Although different microarrays platforms share the same principle of
hybridizing DNA to a complementary probe, they differ considerably by
design. Unlike the Affymetrix microarrays which have sets of unique
probes targeting a particular gene (resulting in a probe set for a
targeted gene), Illumina microarrays have sets of identical probes.
Thus, the existing filtering methods can not be readily ported to the
Illumina platform. As a result, Forcheh, G. Verbeke, A. Kasim, D. Lin, Z. Shkedy, W. Talloen, H. W. Göhlmann, and L. Clement (2012) developed a filtering
method for Illumina bead arrays. Forcheh, G. Verbeke, A. Kasim, D. Lin, Z. Shkedy, W. Talloen, H. W. Göhlmann, and L. Clement (2012) equally showed that
filtering improves the analysis of differential expression. We provide
the implementation of their method in the
beadarrayFilter
R software package. The beadarrayFilter package can take a normalized
data frame or a normalized bead array ExpressionSetIllumina object
(obtained using the summarize
or readBeadSummaryData
functions in
the Bioconductor package beadarray by Dunning, M. L. Smith, M. E. Ritchie, and S. Tavaré 2007) or a normalized
LumiBatch object as input and returns a list containing a filtered data
frame or a filtered bead array ExpressionSetIllumina object or a
filtered LumiBatch object, respectively.

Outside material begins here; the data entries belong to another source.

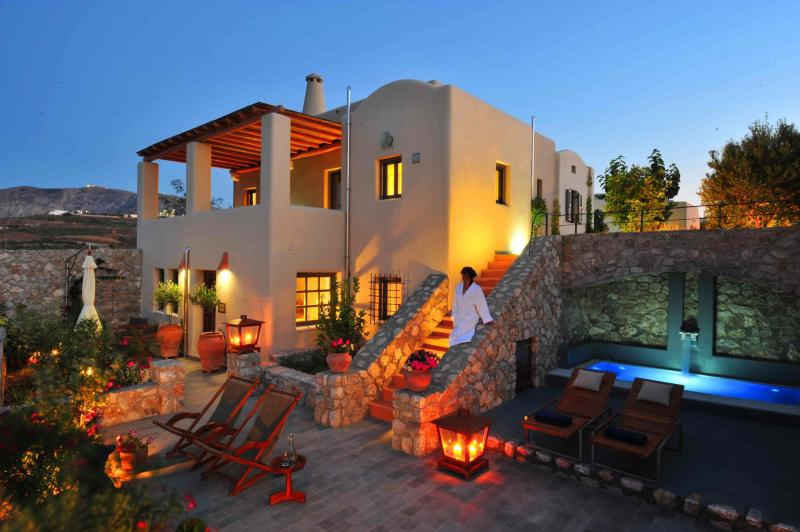 Property exterior - Luxury Architect Designed Cycladic House - Santorini - rentals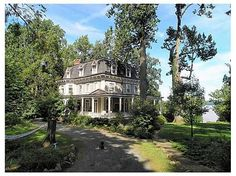 """My dream house in Nyack... Where the movie """"Stepmom"""" was filmed.  Actually on the market for $2m right now!  -  Pinned 8-18-2015."""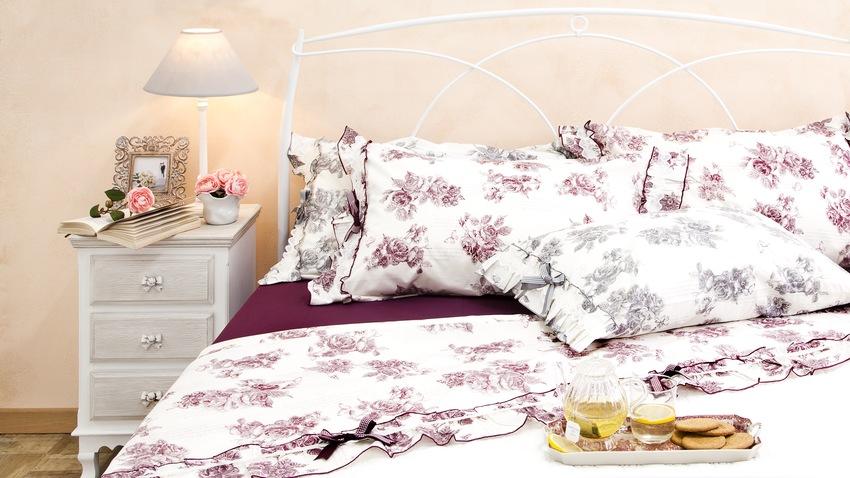Biela kovová posteľ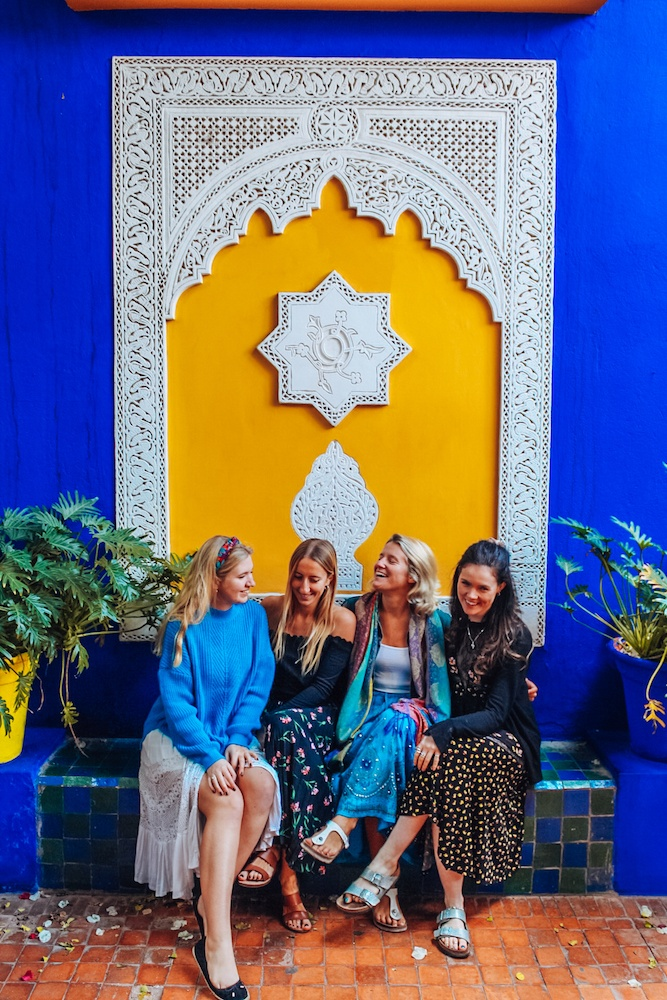 Exploring Jardin Majorelle in Marrakech with my friends and fellow bloggers @wherelifeisgreat @solarpoweredblonde and @offgoesannie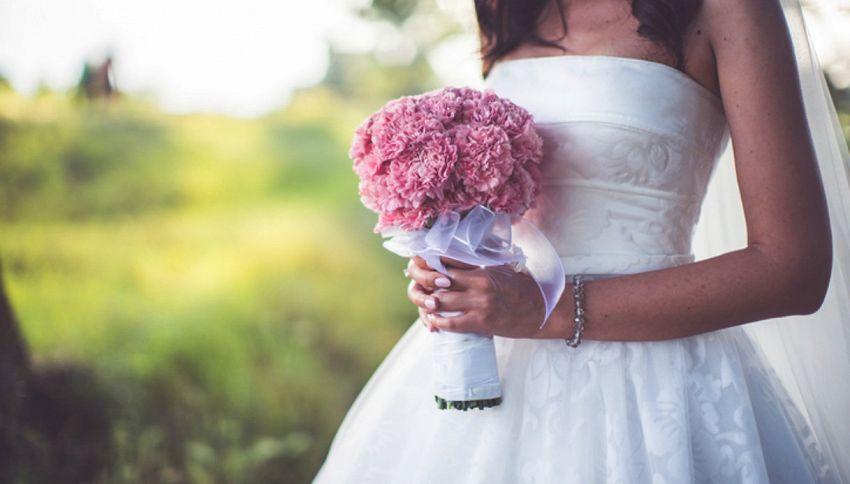 """Abbandona la sposa all'altare e si difende: """"Ero di turno"""""""
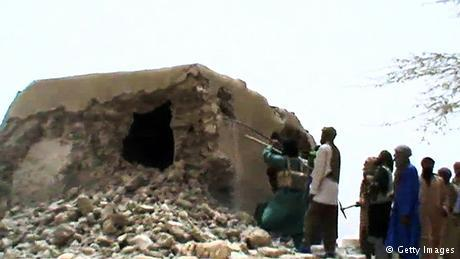 تدمير الأضرحة ليس مقصورا على داعش فقط وإنما قام به مقاتلون في مالي في عام 2012. حيث دمروا أضرحة إسلامية في تومبكتو موضوعة على لائحة التراث العالمي.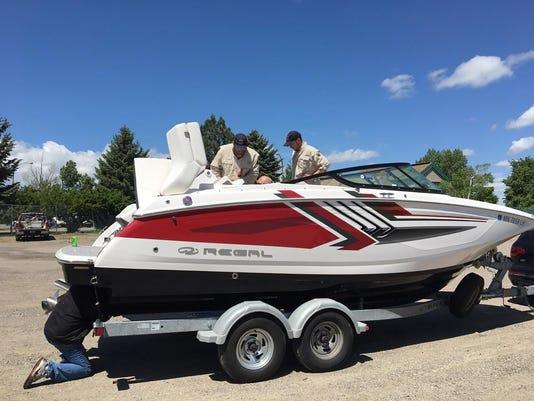 636320260358123520-Boat.jpg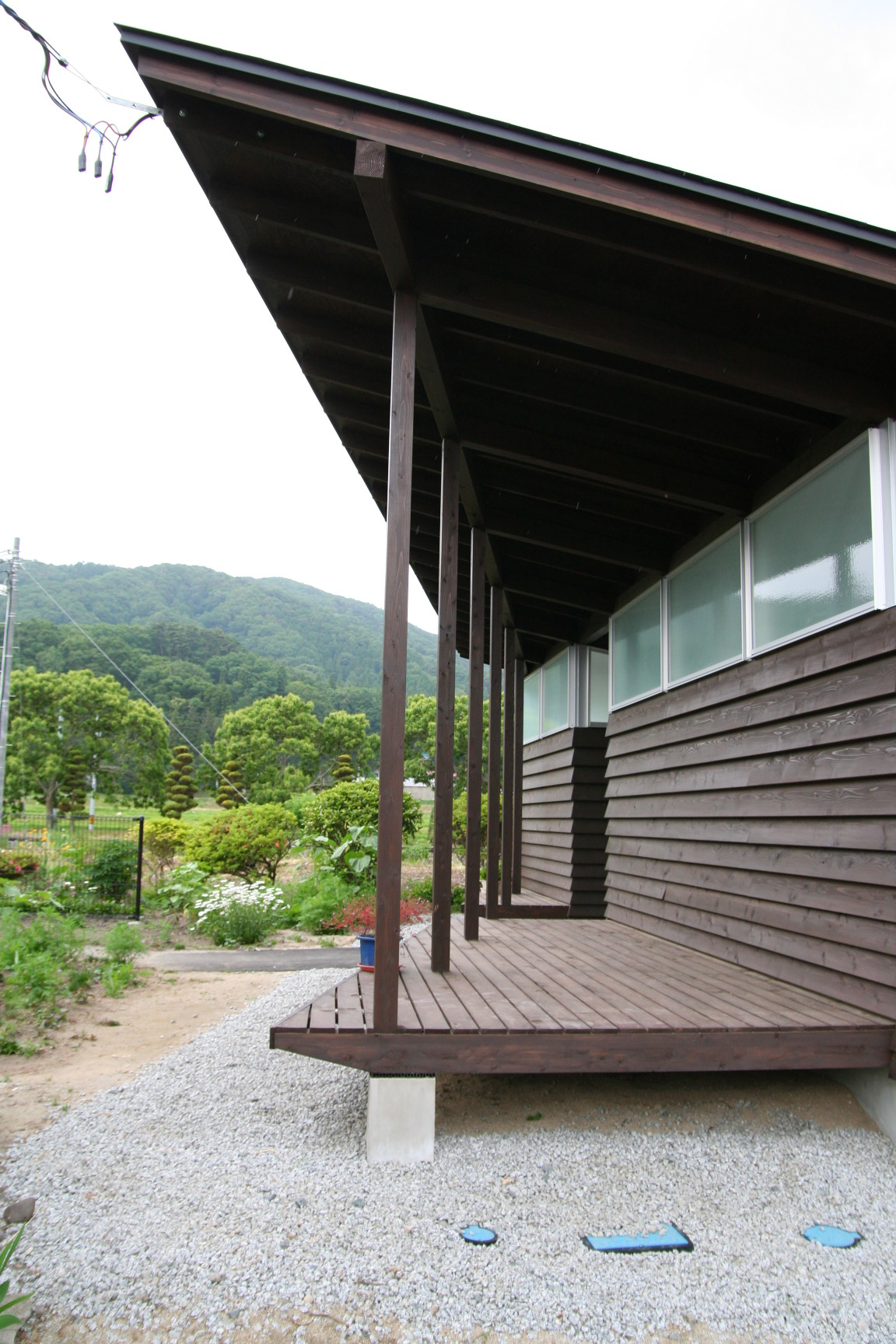 菅谷駅公衆トイレ(2011)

The package can also process
summarized and normalized average intensities (eSet), their standard
errors (seSet) and the number of beads used for summarization (nSet) as
input and returns a list of components including the intra-cluster
correlations (ICC), which can be used to assess different filtering
strategies.
The paper contains a brief background of the filtering methodology followed by the introduction of the beadarrayFilter package with illustrative examples.
Let \(Y_{kij}\) be the bead-level expression intensity of bead \(j\) in sample (array) \(i\) in treatment group \(k\), \(i = 1,\ldots, n_k\), \(j = 1,\ldots,m_{ki}\), \(k = 1,\ldots, K\), then, Forcheh, G. Verbeke, A. Kasim, D. Lin, Z. Shkedy, W. Talloen, H. W. Göhlmann, and L. Clement (2012) proposed the following filtering model:
\[Y_{kij} = \mu + b_i + \epsilon_{kij}, \label{eq:filter} \tag{1} \]
where \(\mu\) represents the average expression for a bead type across all samples, \(b_i\) is the array specific random effect and \(\epsilon_{kij}\) are the measurement errors, both normally distributed with mean zero and variance \(\tau^2\) and \(\sigma^2\), respectively:
\(b_i \sim N(0,\tau^2)\), \(\epsilon_{kij} \sim N(0,\sigma^2)\).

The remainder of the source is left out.